Trauma Der Zweite Weltkrieg hat bei den Jahrgängen 1933 bis 1944 seelische Wunden hinterlassen. Diplom-Sozialgerontologin Ulla Reyhle erklärt Mitarbeitenden pflegender Berufe, wie sie damit umgehen können. Von Helga Single

Sie setze auf die inneren Bilder der Zuhörer, von denen eine Power-Point-Präsentation nur ablenken würde, erklärt Ulla Reyhle zu Beginn ihres Vortrags. Die Diplom-Sozialgerontologin aus Tübingen, die auch Supervisorin und spirituelle seelsorgerische Begleiterin ist, gab ihre Erfahrungen zum Thema „Wie umgehen mit traumatisierten älteren Menschen“ an Mitarbeitende pflegender Berufe weiter. Der Hospizdienst hatte zu der jährlich stattfindenden Vortragsbildungsreihe ins Alte Gemeindehaus eingeladen. Und so gibt es kein Handout zum Vortrag und auch kein Skript. Ulla Reyhle spricht frei  über ihr Thema: hochbetagte Menschen jenseits der 80.

 

In deutschen Altersheimen tobt der Zweite Weltkrieg.
Ulla Reyhle
beschreibt, dass die Bewohnerinnen und Bewohner unter den Nachwirkungen von Gewalt, Flucht, Vertreibung und Heimatverlust leiden.

 

Eine historisch völlig neue Situation habe sich in den vergangenen Jahrzehnten ergeben. Während früher nur Einzelne ein sehr hohes Alter erreichten, gibt es heute viele mit einer sehr langen Lebenserwartung, deren Gegenwart aus den gemachten Erfahrungen und den Prägungen aus der Kindheit bestehe. „In deutschen Altersheimen tobt der Zweite Weltkrieg mit all seinen Ausprägungen von Gewalt, Flucht, Vertreibung und Heimatverlust“, sagt Ulla Reyhle. „Die Tore der Vergangenheit gehen weit auf.“ Stimmungsbilder, Gerüche und längst vergangene Situationen finden den Weg in die Köpfe der Seniorinnen und Senioren. Die am stärksten vertretene Altersgruppe der zu Betreuenden seien die Kriegskinder, die zu der gegenwärtigen Alterskohorte der über 80-Jährigen gehörten.
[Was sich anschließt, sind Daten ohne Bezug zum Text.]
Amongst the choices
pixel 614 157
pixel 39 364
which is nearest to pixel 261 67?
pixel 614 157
Der Begriff „Kohorte“ stamme aus der Soziologie und fasse Jahrgänge im Abstand von zehn Jahren zusammen. Diejenigen, die in den Jahren 1933 bis 1944 geborenen wurden, haben die Wucht des Kriegs noch unmittelbar als kleine Kinder erfahren. „Ein Drittel dieser Jahrgänge sind traumatisiert“, erklärt Ulla Reyhle.

Diese Menschen bilden die größte Gruppe in den Alters- und Pflegeheimen. Dabei spielte es eine Rolle, ob sie im ländlichen Bereich oder im städtischen Umfeld aufgewachsen seien, denn hier seien die Erfahrungen von Hunger unterschiedlich. Viele teilten das Schicksal, vaterlos aufgewachsen zu sein, und als die Väter aus dem Krieg zurückkamen, gab es neue Konflikte, denn zwischen den Müttern und den Kindern hätte sich eine ausgeprägte „Überlebensgemeinschaft“ gebildet.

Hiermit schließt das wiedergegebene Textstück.